Eastern Europe Job Seekers Spur Rebound for This Finnish StockBy
Alma Media expands in Slovakia, Poland as home market slows
Publisher’s CEO Telanne eyes more purchases of digital outlets
During a tough year for media stocks, a bet on Eastern Europe is paying off for one Finnish publisher.
Hurt by slowing demand for print advertising in its home market, newspaper company Alma Media Oyj has forged ahead in the online markets of the Czech Republic, Slovakia, Poland and the Baltic countries. While major European media indexes have slumped, Alma Media has gained 36 percent this year.
Chief Executive Officer Kai Telanne has taken a page out of the playbook of larger peers Schibsted ASA and Sanoma Oyj, pushing into classifieds websites including job listings at a time when newspapers and magazines are under pressure.
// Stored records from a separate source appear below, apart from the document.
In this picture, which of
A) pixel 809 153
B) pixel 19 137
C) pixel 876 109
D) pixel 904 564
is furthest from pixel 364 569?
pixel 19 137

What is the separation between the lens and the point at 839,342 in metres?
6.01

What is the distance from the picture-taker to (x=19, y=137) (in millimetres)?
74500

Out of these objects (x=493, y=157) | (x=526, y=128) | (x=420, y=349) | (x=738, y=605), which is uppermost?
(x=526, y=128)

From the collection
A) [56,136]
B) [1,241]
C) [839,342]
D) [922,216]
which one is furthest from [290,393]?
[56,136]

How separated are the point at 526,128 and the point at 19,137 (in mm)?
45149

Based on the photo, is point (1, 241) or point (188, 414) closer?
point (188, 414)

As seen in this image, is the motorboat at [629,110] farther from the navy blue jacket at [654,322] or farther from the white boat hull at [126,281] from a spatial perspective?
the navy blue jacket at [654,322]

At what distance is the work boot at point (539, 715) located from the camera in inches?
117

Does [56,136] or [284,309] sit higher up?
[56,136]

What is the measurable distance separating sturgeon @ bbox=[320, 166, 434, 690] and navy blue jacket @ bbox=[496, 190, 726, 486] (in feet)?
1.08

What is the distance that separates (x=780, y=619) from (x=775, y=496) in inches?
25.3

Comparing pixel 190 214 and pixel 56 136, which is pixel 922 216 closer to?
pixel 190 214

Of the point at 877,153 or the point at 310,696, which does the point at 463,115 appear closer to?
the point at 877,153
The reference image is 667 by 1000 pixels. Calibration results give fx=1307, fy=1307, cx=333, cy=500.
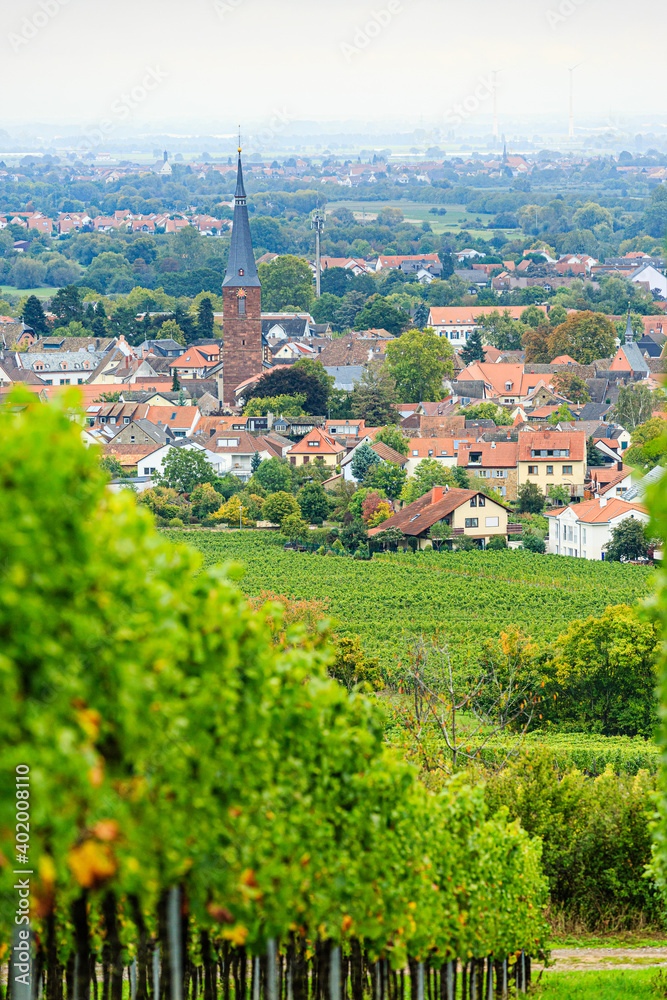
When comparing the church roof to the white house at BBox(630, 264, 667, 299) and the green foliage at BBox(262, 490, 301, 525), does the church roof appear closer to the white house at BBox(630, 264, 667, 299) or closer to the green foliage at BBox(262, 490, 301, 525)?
the green foliage at BBox(262, 490, 301, 525)

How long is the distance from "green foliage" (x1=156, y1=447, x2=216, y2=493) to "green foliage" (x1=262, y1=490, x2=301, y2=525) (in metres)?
4.67

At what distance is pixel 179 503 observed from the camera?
55.6m

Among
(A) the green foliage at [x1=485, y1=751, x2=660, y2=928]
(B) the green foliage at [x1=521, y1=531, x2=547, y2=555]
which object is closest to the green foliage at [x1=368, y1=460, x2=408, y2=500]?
(B) the green foliage at [x1=521, y1=531, x2=547, y2=555]

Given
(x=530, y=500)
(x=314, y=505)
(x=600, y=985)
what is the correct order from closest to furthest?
(x=600, y=985), (x=314, y=505), (x=530, y=500)

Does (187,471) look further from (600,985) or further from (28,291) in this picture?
(28,291)

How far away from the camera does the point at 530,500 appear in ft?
181

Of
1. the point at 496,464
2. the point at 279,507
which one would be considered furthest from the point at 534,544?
the point at 279,507

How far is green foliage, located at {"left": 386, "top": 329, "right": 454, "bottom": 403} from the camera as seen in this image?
76.9 metres

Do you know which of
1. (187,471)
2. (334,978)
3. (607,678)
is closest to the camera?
(334,978)

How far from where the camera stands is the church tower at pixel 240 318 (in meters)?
80.1

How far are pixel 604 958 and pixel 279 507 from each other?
39.9m

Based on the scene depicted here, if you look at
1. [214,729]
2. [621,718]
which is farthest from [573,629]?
[214,729]

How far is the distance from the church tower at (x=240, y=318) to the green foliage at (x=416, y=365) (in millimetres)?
8699

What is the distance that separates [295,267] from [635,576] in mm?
87088
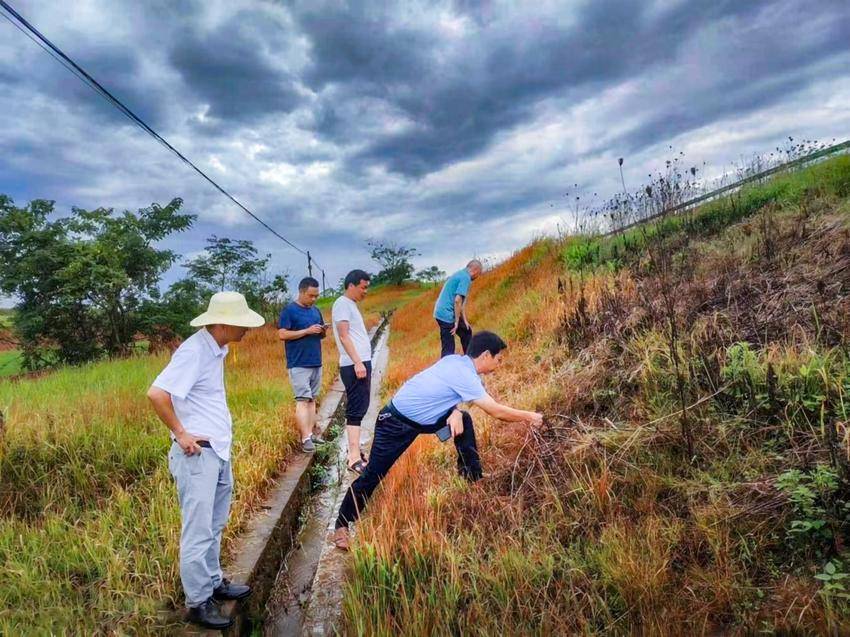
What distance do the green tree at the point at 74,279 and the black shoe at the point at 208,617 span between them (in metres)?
10.2

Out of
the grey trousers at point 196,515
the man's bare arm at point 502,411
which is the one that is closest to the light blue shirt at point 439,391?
the man's bare arm at point 502,411

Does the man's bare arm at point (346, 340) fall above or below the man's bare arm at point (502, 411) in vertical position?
above

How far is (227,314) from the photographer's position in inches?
103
With competition from Facebook Inc., Alphabet Inc.’s Google and Microsoft Corp.’s LinkedIn intensifying, the CEO plans further purchases in Alma Media’s growth regions to safeguard its position.
“Our interest in further investments has grown considerably,” Telanne, 53, said in an interview in Helsinki. Alma Media could use equity and loan financing for any deals, which would allow it to make “sizable moves,” Telanne said. He said the company can also invest about 40 million euros ($48 million) a year from its cash and still pay “good dividends.”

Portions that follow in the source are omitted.